Hacker News new | ask | show | jobs
by laidoffamazon 297 days ago
Isn't the new trend to train in lower precision anyway?
2 comments

Today, training in "low precision" probably means computing FP8 x FP8 -> FP32. The FP32 accumulation is still important, but otherwise yes this works, especially if we're talking about MXFP8 as supported on Blackwell [0].

What's less proven is a recipe using MXFP4 x MXFP4 -> FP32 compute, e.g. [1], which needs more involved techniques to work. But if you get it to work stably, that pathway is running at full throughput on 5090.
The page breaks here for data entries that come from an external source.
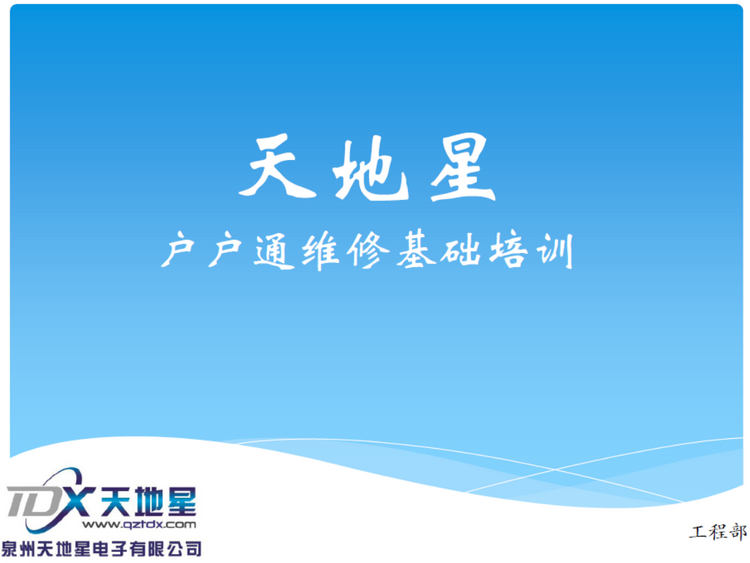 天地星

户户通维修基础培训

TDX 天地星
www.qztdx.com
泉州天地星电子有限公司

工程部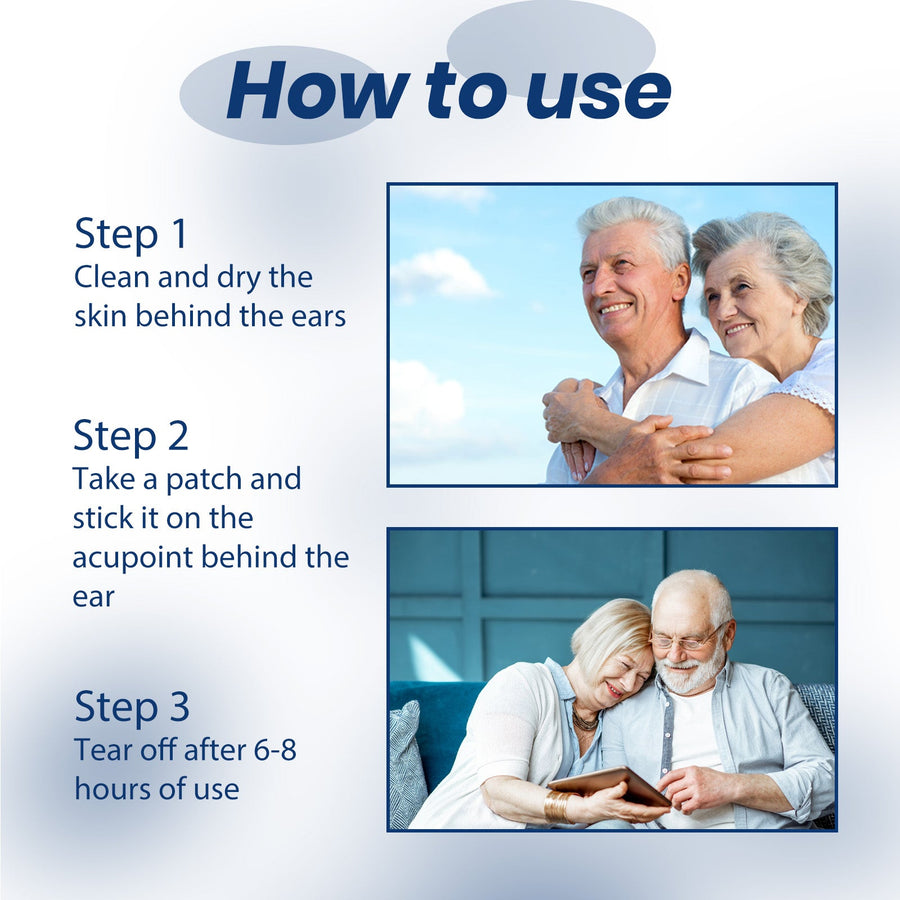 How to use

Step 1
Clean and dry the skin behind the ears

Step 2
Take a patch and stick it on the acupoint behind the ear

Step 3
Tear off after 6-8 hours of use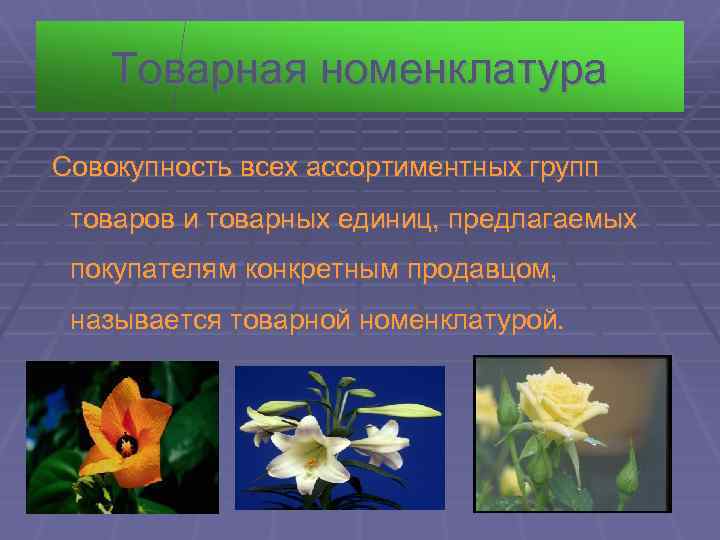 Товарная номенклатура

Совокупность всех ассортиментных групп товаров и товарных единиц, предлагаемых покупателям конкретным продавцом, называется товарной номенклатурой.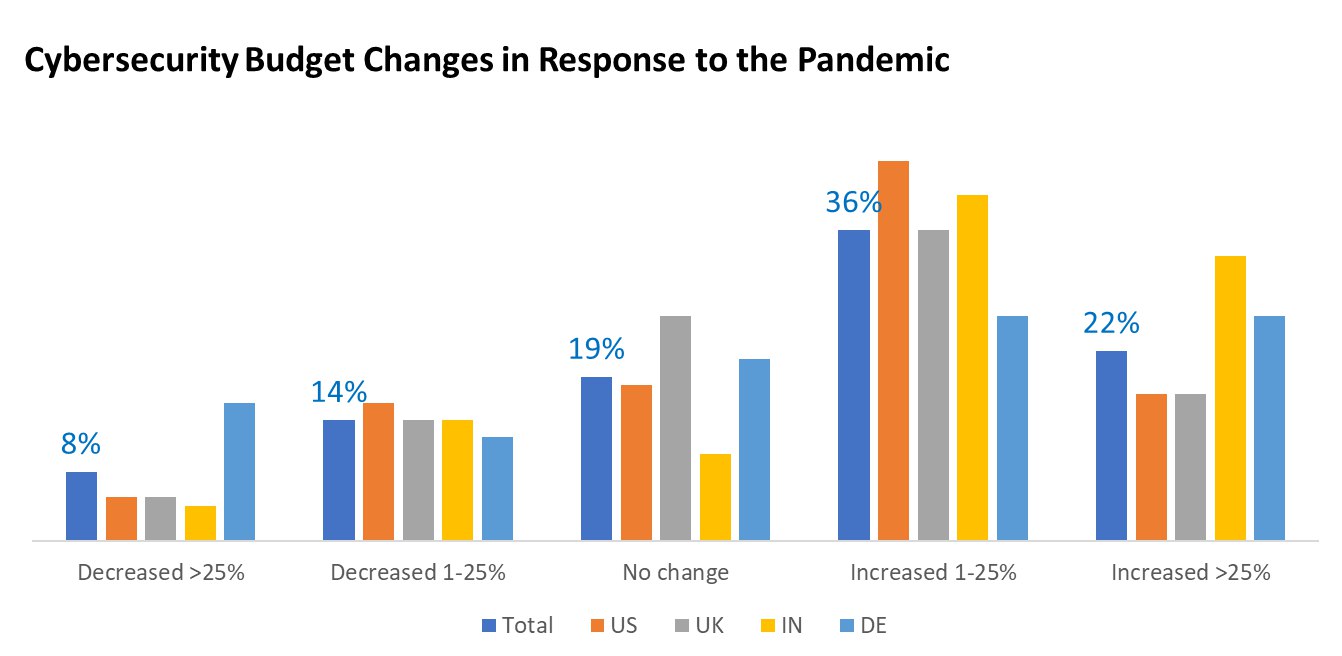 Cybersecurity Budget Changes in Response to the Pandemic

8%
14%
19%
36%
22%

Decreased >25%
Decreased 1-25%
No change
Increased 1-25%
Increased >25%

Total US UK IN DE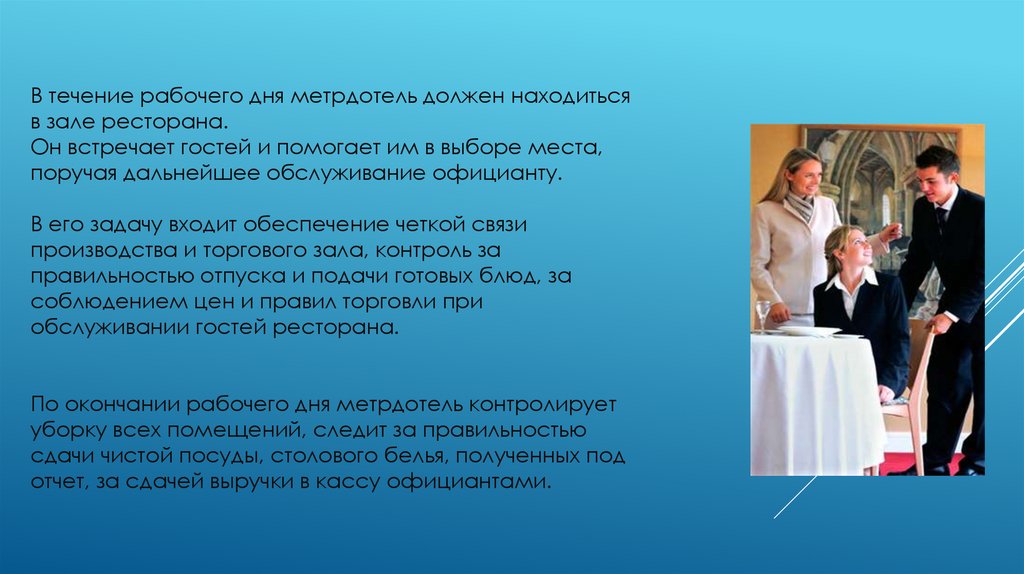 В течение рабочего дня метрдотель должен находиться в зале ресторана.
Он встречает гостей и помогает им в выборе места, поручая дальнейшее обслуживание официанту.

В его задачу входит обеспечение четкой связи производства и торгового зала, контроль за правильностью отпуска и подачи готовых блюд, за соблюдением цен и правил торговли при обслуживании гостей ресторана.

По окончании рабочего дня метрдотель контролирует уборку всех помещений, следит за правильностью сдачи чистой посуды, столового белья, полученных под отчет, за сдачей выручки в кассу официантами.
[0]: https://arxiv.org/abs/2506.08027 [1]: https://arxiv.org/abs/2502.20586

Interesting. My assumption was one of the innovations of DeepSeek and the modern GPT models was performing low precision pretraining rather than just finetuning further. I didn't realize you still need accumulation at a higher precision anyway
Only GPU-poors run Q-GaLore and similar tricks.
Even the large cloud AI services are focusing on this too, because it drives down the average "cost per query", or whatever you want to call it. For inference, arguably more even than training, the smaller and more efficient they can get it, the better their bottom line.
For inference of course; the OP I replied to mentioned training though.